New York. The place where dreams come true. The Statue of Liberty. The Empire State Building. Central Park. 
As the limousine pulled up in front of the Metropolitan Museum of Art, a sea of reporters and cameras flooded the sidewalk, all desperate to catch a glimpse of the young King of Cordonia. 
He'd arrived in New York earlier that day to spend the next two weeks on a goodwill tour, courtesy of his PR team. He'd already spent several days in Washington, DC, before stopping by a few other major US cities. New York City was the grand finale. 
King Liam stepped out of the limousine, his personal security flanking him, and walked into the throng of reporters. He was met with a barrage of flashing cameras, blinding him. His bodyguards tried their best to hold the crowd back. 
"Your Majesty! Over here! Look over here, please!" 
Liam put on his most dazzling smile and waved, walking towards the doors, surrounded by the press. 

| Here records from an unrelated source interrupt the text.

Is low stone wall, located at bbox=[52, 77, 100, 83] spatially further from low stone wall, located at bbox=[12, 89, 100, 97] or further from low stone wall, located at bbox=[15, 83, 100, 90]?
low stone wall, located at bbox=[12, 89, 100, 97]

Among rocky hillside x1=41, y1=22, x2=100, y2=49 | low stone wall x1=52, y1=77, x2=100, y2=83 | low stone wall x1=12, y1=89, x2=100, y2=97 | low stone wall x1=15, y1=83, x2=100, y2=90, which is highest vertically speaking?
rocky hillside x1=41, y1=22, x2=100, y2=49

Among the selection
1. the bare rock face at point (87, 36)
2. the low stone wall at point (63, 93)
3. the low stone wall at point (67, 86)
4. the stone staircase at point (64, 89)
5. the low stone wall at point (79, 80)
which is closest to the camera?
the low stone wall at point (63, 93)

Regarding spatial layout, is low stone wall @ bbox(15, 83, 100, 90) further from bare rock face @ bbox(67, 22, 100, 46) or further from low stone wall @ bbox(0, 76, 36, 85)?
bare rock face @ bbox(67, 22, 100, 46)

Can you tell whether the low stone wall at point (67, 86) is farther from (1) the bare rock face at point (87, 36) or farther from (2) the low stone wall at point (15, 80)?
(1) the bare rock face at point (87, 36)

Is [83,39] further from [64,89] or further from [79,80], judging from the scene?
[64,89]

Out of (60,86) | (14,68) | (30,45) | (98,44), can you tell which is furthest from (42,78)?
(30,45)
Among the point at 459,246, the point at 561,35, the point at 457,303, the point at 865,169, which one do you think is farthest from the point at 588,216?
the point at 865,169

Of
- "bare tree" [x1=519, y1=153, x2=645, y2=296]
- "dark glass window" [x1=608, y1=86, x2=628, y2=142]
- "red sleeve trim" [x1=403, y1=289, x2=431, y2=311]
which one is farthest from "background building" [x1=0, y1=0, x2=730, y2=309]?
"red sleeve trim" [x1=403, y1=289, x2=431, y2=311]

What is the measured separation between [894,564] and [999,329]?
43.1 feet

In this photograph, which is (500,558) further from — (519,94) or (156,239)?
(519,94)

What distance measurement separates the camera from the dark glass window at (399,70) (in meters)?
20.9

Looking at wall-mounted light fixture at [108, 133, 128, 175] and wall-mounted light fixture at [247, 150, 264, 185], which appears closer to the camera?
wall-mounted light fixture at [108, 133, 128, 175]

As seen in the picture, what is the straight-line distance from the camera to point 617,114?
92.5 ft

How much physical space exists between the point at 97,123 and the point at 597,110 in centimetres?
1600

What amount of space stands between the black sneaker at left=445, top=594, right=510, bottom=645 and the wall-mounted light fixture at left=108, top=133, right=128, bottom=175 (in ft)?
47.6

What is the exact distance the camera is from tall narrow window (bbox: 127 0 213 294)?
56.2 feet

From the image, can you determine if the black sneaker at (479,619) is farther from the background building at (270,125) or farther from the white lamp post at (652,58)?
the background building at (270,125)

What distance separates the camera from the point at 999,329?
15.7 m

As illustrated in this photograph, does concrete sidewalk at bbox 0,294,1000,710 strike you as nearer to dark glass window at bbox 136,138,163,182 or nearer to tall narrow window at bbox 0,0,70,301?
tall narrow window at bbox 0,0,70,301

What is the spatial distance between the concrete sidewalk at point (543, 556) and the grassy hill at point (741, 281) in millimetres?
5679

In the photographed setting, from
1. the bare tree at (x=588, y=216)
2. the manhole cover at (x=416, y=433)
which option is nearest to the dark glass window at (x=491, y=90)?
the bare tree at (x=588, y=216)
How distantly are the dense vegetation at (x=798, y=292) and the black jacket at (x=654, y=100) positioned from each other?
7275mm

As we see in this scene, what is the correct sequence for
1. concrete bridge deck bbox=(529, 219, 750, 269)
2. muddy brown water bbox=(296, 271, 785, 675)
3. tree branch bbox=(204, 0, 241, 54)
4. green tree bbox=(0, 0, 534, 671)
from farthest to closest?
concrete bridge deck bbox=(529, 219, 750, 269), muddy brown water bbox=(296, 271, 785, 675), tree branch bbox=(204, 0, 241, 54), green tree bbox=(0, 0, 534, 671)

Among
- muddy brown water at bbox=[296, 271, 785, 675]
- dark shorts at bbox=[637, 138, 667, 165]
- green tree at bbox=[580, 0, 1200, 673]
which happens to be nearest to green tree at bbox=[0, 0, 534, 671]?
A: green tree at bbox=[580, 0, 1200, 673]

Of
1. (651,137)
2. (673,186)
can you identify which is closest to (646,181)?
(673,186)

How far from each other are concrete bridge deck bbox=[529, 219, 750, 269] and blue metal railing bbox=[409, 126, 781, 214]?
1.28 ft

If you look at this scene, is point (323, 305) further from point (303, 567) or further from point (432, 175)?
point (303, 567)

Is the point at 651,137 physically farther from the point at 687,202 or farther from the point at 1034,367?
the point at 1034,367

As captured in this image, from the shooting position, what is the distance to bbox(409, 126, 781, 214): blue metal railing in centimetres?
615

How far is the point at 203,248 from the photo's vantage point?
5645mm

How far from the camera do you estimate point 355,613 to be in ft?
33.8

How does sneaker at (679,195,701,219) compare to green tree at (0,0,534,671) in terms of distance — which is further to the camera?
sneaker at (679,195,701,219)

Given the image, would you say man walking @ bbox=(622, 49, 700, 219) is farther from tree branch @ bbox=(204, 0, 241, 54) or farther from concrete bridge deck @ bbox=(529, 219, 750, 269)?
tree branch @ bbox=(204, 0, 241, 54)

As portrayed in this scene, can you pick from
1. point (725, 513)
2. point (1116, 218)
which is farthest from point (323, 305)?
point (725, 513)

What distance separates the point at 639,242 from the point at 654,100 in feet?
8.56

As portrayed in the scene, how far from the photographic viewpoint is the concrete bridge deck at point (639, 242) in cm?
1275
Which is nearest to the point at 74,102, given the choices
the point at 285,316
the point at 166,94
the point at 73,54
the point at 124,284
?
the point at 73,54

"What are you hoping to accomplish during your stay in New York?" 
"Who will be accompanying you?" 
"Do you have a message for the people of Cordonia?" 
"King Liam! What is the state of the relationship between your country and the US?" 

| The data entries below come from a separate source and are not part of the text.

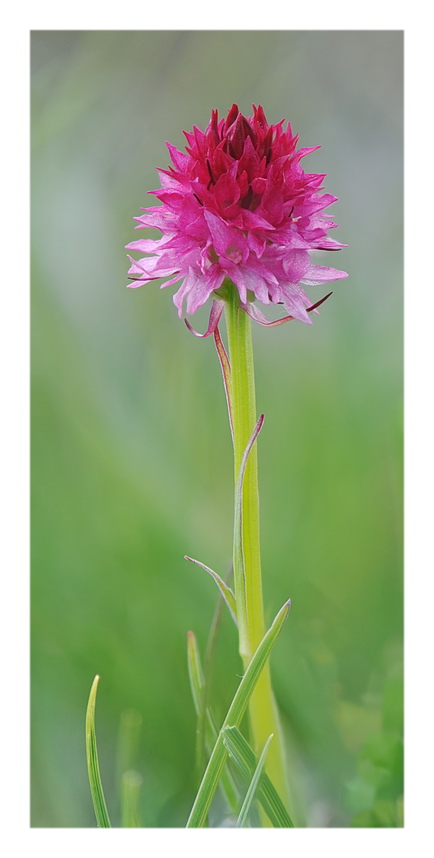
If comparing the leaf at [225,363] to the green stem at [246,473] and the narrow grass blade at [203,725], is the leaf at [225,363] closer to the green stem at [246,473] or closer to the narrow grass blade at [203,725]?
the green stem at [246,473]

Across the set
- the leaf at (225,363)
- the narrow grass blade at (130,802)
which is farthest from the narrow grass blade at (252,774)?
the leaf at (225,363)

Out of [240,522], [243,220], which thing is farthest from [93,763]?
[243,220]

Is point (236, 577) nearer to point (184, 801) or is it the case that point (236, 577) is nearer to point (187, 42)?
point (184, 801)

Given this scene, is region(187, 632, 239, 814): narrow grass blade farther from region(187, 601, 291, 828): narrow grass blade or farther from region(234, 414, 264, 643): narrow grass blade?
region(234, 414, 264, 643): narrow grass blade

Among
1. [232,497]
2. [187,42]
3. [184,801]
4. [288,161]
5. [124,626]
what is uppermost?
[187,42]

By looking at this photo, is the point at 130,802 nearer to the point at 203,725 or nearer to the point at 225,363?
the point at 203,725
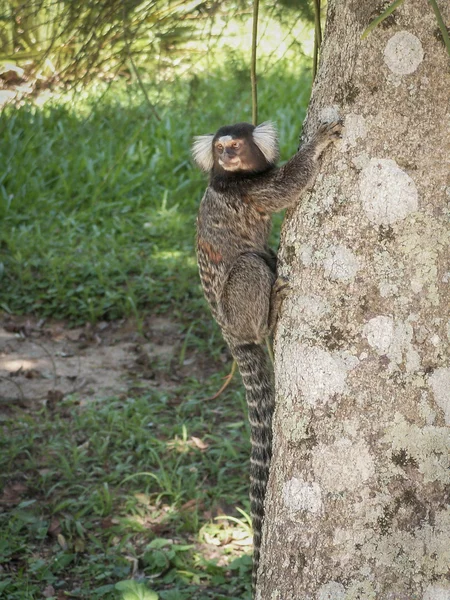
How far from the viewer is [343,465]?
2.12 m

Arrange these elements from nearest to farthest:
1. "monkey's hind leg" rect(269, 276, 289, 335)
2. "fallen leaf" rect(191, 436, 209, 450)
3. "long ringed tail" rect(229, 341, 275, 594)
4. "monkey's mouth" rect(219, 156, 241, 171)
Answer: "monkey's hind leg" rect(269, 276, 289, 335) → "long ringed tail" rect(229, 341, 275, 594) → "monkey's mouth" rect(219, 156, 241, 171) → "fallen leaf" rect(191, 436, 209, 450)

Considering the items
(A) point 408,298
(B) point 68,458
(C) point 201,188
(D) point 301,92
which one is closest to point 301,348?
(A) point 408,298

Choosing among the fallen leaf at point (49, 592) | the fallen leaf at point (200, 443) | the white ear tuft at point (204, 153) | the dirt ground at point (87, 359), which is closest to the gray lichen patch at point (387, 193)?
the white ear tuft at point (204, 153)

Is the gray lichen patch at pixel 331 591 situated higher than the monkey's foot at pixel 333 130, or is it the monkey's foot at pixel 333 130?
the monkey's foot at pixel 333 130

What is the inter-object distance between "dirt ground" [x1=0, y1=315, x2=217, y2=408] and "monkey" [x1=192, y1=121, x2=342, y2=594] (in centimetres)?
214

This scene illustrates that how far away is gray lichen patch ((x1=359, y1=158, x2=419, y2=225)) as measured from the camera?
2129 millimetres

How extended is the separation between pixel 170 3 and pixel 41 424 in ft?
9.31

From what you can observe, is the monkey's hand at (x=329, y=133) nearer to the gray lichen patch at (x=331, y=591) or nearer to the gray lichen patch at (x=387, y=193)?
the gray lichen patch at (x=387, y=193)

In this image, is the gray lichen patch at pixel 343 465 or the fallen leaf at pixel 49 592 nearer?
the gray lichen patch at pixel 343 465

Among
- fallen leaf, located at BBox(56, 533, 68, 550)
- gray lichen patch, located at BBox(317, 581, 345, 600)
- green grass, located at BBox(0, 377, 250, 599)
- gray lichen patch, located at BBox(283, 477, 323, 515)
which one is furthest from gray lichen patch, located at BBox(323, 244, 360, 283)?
fallen leaf, located at BBox(56, 533, 68, 550)

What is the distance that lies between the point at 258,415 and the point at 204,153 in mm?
1212

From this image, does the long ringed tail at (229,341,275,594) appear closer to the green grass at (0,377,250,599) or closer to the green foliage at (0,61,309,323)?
the green grass at (0,377,250,599)

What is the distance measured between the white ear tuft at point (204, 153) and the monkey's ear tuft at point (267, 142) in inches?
11.2

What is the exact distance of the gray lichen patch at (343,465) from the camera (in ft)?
6.89
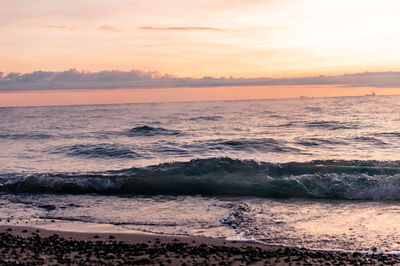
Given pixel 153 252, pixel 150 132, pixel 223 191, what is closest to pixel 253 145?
pixel 223 191

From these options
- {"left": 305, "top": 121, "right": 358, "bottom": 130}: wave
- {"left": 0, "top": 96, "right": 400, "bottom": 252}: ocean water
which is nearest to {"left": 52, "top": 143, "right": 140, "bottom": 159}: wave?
{"left": 0, "top": 96, "right": 400, "bottom": 252}: ocean water

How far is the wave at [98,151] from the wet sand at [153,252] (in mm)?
13761

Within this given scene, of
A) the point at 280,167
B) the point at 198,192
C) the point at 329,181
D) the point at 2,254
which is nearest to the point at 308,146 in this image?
the point at 280,167

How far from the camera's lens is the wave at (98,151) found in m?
22.6

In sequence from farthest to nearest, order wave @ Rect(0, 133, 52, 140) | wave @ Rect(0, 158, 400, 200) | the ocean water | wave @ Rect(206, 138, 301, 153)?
wave @ Rect(0, 133, 52, 140) < wave @ Rect(206, 138, 301, 153) < wave @ Rect(0, 158, 400, 200) < the ocean water

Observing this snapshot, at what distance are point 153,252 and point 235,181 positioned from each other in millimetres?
7385

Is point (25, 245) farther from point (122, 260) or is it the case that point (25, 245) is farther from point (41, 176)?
point (41, 176)

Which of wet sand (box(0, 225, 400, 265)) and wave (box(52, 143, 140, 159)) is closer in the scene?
wet sand (box(0, 225, 400, 265))

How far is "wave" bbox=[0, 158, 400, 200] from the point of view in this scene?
13.6m

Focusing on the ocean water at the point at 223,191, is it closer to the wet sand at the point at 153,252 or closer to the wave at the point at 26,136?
Answer: the wet sand at the point at 153,252

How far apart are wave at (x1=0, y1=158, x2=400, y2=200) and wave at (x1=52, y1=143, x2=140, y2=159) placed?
5267 mm

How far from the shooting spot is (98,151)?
78.4 ft

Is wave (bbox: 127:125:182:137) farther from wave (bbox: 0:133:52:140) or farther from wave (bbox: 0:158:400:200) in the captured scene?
wave (bbox: 0:158:400:200)

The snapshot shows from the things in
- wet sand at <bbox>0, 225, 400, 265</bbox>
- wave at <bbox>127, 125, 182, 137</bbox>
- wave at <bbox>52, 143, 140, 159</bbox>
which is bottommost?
wave at <bbox>52, 143, 140, 159</bbox>
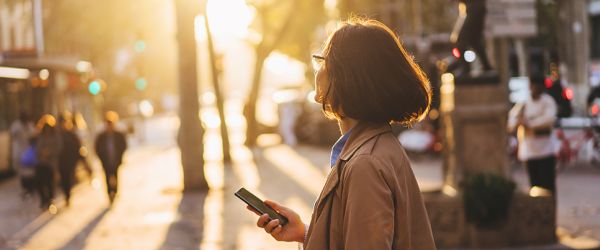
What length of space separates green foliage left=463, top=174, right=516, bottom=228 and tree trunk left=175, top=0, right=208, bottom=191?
8.68m

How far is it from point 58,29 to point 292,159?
14.5 metres

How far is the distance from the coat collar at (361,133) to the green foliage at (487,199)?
710 cm

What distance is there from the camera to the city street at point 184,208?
1182 cm

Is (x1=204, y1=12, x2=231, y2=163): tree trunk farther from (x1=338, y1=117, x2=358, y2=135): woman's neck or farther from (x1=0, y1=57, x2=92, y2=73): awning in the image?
(x1=338, y1=117, x2=358, y2=135): woman's neck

"Will you be making any important announcements soon?" 
Liam smiled politely at the reporters, but refused to comment on their questions. He reached the top of the steps leading into the museum, and stopped for a moment, taking in the view. It was a gorgeous, but chilly,  November day in New York. The trees had long since lost their leaves and were now a dark brown, contrasting with the gray skies above. The weather had forced most New Yorkers to stay indoors. 
Liam glanced at his watch. It was 10:45 am. 

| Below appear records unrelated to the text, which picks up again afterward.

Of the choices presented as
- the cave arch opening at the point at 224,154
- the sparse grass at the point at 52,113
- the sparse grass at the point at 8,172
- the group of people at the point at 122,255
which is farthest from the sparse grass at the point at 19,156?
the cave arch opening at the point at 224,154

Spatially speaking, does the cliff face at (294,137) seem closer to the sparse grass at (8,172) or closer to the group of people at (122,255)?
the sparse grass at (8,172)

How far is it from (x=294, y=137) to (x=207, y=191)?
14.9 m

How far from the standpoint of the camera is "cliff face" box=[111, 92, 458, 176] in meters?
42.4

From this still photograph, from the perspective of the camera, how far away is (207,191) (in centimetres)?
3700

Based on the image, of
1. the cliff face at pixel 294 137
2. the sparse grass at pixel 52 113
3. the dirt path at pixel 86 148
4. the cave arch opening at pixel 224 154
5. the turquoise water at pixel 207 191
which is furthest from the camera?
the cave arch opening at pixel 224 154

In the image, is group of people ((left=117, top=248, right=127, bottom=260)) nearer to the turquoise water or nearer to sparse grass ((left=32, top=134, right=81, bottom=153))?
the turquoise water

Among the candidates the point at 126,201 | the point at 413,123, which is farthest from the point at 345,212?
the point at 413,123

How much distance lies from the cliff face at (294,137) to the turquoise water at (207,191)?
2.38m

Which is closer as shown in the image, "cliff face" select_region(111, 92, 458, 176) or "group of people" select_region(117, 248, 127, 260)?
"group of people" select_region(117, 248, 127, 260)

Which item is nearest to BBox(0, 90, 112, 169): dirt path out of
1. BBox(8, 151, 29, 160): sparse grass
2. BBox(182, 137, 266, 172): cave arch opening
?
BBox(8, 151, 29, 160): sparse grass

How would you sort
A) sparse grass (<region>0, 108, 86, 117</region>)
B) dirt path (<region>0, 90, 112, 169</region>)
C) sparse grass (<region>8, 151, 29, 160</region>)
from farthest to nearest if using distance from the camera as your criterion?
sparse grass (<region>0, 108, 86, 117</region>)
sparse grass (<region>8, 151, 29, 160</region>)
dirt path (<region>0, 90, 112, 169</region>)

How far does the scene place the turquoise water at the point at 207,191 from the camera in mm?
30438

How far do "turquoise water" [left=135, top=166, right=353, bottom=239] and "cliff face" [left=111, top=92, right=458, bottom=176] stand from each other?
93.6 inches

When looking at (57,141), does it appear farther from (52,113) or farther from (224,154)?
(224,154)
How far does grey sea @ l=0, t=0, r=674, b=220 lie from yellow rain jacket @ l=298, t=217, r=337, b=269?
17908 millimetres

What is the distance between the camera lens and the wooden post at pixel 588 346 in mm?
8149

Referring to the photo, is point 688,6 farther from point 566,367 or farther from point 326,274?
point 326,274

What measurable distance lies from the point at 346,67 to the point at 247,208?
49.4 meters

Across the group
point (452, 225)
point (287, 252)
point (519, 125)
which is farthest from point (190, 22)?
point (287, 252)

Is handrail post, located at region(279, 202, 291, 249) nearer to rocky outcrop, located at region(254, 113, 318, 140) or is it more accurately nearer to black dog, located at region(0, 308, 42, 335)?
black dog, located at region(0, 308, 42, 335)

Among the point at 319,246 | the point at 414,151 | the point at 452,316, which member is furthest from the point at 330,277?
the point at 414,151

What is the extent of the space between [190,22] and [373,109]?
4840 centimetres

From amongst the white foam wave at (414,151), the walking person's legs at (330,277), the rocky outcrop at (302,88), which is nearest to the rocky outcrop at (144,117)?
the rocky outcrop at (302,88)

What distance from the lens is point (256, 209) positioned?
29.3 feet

"Your Majesty? The exhibit is waiting for you." One of the museum staff motioned him inside. 
Liam walked through the massive, imposing entrance doors and made his way through the crowd of museum visitors, down the marble-floored hallway, towards the room where the exhibit was waiting for him. 
The museum staff, dressed in black-and-white, were all huddled near the door, whispering excitedly amongst themselves. 
"This is going to be a huge draw for our museum." 
"I can't believe they let us borrow these artifacts." 
"We're lucky the King agreed to open the exhibit." 
Liam cleared his throat and the museum staff immediately stood at attention. 
"Welcome, Your Majesty. We're honored you're here," the museum director bowed in respect.
"Thank you, but there's no need for all the formality," Liam smiled warmly. "Please, please call me Liam." 
The museum staff beamed as the director held out his arm to escort Liam into the gallery.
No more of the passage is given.